Dataset rows:
===============

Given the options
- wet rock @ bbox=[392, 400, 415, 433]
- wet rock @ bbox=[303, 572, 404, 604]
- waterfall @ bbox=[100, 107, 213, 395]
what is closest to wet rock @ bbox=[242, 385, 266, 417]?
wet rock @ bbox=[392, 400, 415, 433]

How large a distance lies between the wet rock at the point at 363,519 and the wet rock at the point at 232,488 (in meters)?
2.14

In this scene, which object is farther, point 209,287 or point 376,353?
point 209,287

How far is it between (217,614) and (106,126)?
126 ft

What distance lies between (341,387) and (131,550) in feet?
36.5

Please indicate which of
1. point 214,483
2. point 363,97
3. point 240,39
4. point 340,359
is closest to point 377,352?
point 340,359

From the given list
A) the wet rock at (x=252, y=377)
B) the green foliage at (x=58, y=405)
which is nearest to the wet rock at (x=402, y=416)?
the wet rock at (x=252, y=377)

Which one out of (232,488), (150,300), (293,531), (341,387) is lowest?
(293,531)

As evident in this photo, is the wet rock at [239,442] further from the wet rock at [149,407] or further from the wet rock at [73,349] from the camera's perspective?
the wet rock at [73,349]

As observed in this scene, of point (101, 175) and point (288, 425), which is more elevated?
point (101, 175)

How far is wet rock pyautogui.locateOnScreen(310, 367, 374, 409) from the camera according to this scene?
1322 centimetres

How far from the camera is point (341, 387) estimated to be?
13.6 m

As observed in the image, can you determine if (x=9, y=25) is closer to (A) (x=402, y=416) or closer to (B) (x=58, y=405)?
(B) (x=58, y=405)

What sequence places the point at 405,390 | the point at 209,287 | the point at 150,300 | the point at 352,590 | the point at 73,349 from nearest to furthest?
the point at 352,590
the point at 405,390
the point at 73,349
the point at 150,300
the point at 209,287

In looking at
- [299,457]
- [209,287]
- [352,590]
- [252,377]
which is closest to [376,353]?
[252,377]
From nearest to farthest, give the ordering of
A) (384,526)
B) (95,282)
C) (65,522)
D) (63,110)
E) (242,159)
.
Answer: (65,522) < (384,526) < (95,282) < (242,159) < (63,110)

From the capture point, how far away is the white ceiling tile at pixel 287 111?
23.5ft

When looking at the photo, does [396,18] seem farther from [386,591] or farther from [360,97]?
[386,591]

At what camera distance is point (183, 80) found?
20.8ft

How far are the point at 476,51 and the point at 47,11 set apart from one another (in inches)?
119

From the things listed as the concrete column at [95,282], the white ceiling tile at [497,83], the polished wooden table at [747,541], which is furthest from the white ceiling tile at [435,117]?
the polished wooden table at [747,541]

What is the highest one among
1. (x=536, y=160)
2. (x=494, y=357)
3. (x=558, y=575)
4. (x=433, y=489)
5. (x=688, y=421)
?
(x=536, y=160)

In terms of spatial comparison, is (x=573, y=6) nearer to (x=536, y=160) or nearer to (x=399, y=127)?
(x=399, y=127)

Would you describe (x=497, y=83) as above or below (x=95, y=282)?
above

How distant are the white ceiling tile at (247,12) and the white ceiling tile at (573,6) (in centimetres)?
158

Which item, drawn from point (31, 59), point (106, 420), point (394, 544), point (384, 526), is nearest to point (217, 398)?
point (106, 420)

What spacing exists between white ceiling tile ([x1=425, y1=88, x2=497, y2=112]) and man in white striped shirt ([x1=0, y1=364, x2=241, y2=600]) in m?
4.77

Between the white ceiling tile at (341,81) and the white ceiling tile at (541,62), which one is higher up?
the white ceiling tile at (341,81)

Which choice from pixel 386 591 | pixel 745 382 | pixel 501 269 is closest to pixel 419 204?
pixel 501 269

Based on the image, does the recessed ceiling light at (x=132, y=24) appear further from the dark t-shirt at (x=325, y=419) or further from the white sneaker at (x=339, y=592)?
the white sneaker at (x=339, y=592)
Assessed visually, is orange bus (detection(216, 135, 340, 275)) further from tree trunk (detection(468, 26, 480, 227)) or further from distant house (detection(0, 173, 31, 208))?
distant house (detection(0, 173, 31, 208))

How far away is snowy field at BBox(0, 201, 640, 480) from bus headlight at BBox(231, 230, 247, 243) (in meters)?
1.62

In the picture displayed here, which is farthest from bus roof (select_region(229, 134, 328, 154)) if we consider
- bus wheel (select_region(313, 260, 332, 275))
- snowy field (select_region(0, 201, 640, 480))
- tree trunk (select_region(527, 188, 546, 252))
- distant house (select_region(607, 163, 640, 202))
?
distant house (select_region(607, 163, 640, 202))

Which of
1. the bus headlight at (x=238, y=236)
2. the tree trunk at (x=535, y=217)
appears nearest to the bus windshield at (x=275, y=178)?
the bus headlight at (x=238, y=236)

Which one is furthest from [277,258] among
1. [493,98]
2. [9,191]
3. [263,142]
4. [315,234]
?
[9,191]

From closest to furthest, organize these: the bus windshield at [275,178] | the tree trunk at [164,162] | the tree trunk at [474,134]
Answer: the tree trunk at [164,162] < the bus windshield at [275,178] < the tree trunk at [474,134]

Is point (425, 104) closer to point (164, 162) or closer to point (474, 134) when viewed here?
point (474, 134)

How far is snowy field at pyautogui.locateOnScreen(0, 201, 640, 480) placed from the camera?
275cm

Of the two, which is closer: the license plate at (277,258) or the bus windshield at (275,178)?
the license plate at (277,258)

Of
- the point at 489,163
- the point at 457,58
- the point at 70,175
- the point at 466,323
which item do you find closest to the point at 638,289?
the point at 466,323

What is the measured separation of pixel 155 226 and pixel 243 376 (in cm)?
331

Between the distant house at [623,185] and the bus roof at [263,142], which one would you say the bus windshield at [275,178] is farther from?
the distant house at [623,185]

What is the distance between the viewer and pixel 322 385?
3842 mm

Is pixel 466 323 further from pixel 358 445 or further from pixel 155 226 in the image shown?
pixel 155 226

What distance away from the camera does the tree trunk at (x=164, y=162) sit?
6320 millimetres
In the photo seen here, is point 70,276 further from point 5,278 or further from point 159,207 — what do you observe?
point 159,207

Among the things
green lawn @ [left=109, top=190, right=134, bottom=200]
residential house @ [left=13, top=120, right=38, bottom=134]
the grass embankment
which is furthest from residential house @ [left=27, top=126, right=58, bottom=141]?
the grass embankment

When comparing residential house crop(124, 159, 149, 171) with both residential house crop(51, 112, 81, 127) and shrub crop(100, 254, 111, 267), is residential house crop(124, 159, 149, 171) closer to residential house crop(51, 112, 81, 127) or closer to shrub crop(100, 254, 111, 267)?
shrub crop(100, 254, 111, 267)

===============

What is being asked:
The entries above must be returned in full, exactly as shown.

Exercise result:
Given the options
- wet rock @ bbox=[392, 400, 415, 433]
- wet rock @ bbox=[303, 572, 404, 604]
- waterfall @ bbox=[100, 107, 213, 395]
what is closest to wet rock @ bbox=[242, 385, 266, 417]?
wet rock @ bbox=[392, 400, 415, 433]

How large a distance lies between the wet rock at the point at 363,519 and the wet rock at the point at 232,488 (in meters)?
2.14

In this scene, which object is farther, point 209,287 or point 376,353?
point 209,287

How far is it between (217,614) and (106,126)?
126 ft

What distance lies between (341,387) and (131,550) in feet?
36.5

Please indicate which of
1. point 214,483
2. point 363,97
3. point 240,39
4. point 340,359
is closest to point 377,352?
point 340,359

From the given list
A) the wet rock at (x=252, y=377)
B) the green foliage at (x=58, y=405)
which is nearest to the wet rock at (x=402, y=416)?
the wet rock at (x=252, y=377)

Which one out of (232,488), (150,300), (293,531), (341,387) is lowest?
(293,531)

As evident in this photo, is the wet rock at [239,442] further from the wet rock at [149,407] or further from the wet rock at [73,349] from the camera's perspective?
the wet rock at [73,349]

As observed in this scene, of point (101, 175) and point (288, 425), which is more elevated?
point (101, 175)

How far is wet rock pyautogui.locateOnScreen(310, 367, 374, 409) from the camera according to this scene?
1322 centimetres

How far from the camera is point (341, 387) estimated to be?
13.6 m

As observed in the image, can you determine if (x=9, y=25) is closer to (A) (x=402, y=416) or closer to (B) (x=58, y=405)?
(B) (x=58, y=405)

What sequence places the point at 405,390 | the point at 209,287 | the point at 150,300 | the point at 352,590 | the point at 73,349 from nearest to furthest?
the point at 352,590
the point at 405,390
the point at 73,349
the point at 150,300
the point at 209,287

In looking at
- [299,457]
- [209,287]
- [352,590]
- [252,377]
which is closest to [376,353]?
[252,377]
From nearest to farthest, give the ordering of
A) (384,526)
B) (95,282)
C) (65,522)
D) (63,110)
E) (242,159)
.
Answer: (65,522) < (384,526) < (95,282) < (242,159) < (63,110)

From the capture point, how far away is the white ceiling tile at pixel 287 111?
23.5ft

When looking at the photo, does [396,18] seem farther from [386,591] or farther from [360,97]?
[386,591]

At what camera distance is point (183, 80) found?
20.8ft

How far are the point at 476,51 and the point at 47,11 set apart from one another (in inches)?
119

From the things listed as the concrete column at [95,282], the white ceiling tile at [497,83], the polished wooden table at [747,541], which is furthest from the white ceiling tile at [435,117]?
the polished wooden table at [747,541]

What is the highest one among
1. (x=536, y=160)
2. (x=494, y=357)
3. (x=558, y=575)
4. (x=433, y=489)
5. (x=688, y=421)
?
(x=536, y=160)

In terms of spatial comparison, is (x=573, y=6) nearer to (x=536, y=160) or nearer to (x=399, y=127)?
(x=399, y=127)

Would you describe (x=497, y=83) as above or below (x=95, y=282)?
above

How distant are the white ceiling tile at (247,12) and the white ceiling tile at (573,6) (in centimetres)?
158

Which item, drawn from point (31, 59), point (106, 420), point (394, 544), point (384, 526), is nearest to point (217, 398)?
point (106, 420)

What spacing exists between white ceiling tile ([x1=425, y1=88, x2=497, y2=112]) and man in white striped shirt ([x1=0, y1=364, x2=241, y2=600]) in m?
4.77

Between the white ceiling tile at (341,81) and the white ceiling tile at (541,62), which one is higher up?
the white ceiling tile at (341,81)

Which choice from pixel 386 591 | pixel 745 382 | pixel 501 269 is closest to pixel 419 204?
pixel 501 269

Based on the image, does the recessed ceiling light at (x=132, y=24) appear further from the dark t-shirt at (x=325, y=419) or further from the white sneaker at (x=339, y=592)?
the white sneaker at (x=339, y=592)
Assessed visually, is orange bus (detection(216, 135, 340, 275)) further from tree trunk (detection(468, 26, 480, 227)) or further from distant house (detection(0, 173, 31, 208))?
distant house (detection(0, 173, 31, 208))

How far away is snowy field at BBox(0, 201, 640, 480) from bus headlight at BBox(231, 230, 247, 243) (in meters)?
1.62

In the picture displayed here, which is farthest from bus roof (select_region(229, 134, 328, 154)) if we consider
- bus wheel (select_region(313, 260, 332, 275))
- snowy field (select_region(0, 201, 640, 480))
- tree trunk (select_region(527, 188, 546, 252))
- distant house (select_region(607, 163, 640, 202))
?
distant house (select_region(607, 163, 640, 202))

Which of
1. the bus headlight at (x=238, y=236)
2. the tree trunk at (x=535, y=217)
appears nearest to the bus windshield at (x=275, y=178)?
the bus headlight at (x=238, y=236)

Which one is furthest from [277,258] among
1. [493,98]
2. [9,191]
3. [263,142]
4. [315,234]
?
[9,191]

From closest to furthest, organize these: the bus windshield at [275,178] | the tree trunk at [164,162] | the tree trunk at [474,134]
Answer: the tree trunk at [164,162] < the bus windshield at [275,178] < the tree trunk at [474,134]

Is point (425, 104) closer to point (164, 162) or closer to point (474, 134) when viewed here?
point (474, 134)

How far is snowy field at pyautogui.locateOnScreen(0, 201, 640, 480) placed from the camera?
275cm

Of the two, which is closer: the license plate at (277,258) or the bus windshield at (275,178)?
the license plate at (277,258)

Of
- the point at 489,163
- the point at 457,58
- the point at 70,175
- the point at 466,323
which item do you find closest to the point at 638,289?
the point at 466,323

What is the measured separation of pixel 155 226 and pixel 243 376 (in cm)?
331

Between the distant house at [623,185] and the bus roof at [263,142], which one would you say the bus windshield at [275,178] is farther from?
the distant house at [623,185]

What is the distance between the viewer and pixel 322 385?
3842 mm

Is pixel 466 323 further from pixel 358 445 or further from pixel 155 226 in the image shown?
pixel 155 226

What distance away from the camera does the tree trunk at (x=164, y=162) sit?
6320 millimetres
In the photo seen here, is point 70,276 further from point 5,278 or further from point 159,207 — what do you observe?
point 159,207

Among the things
green lawn @ [left=109, top=190, right=134, bottom=200]
residential house @ [left=13, top=120, right=38, bottom=134]
the grass embankment
which is furthest from residential house @ [left=27, top=126, right=58, bottom=141]?
the grass embankment

When comparing residential house crop(124, 159, 149, 171) with both residential house crop(51, 112, 81, 127) and shrub crop(100, 254, 111, 267), is residential house crop(124, 159, 149, 171) closer to residential house crop(51, 112, 81, 127) or closer to shrub crop(100, 254, 111, 267)?
shrub crop(100, 254, 111, 267)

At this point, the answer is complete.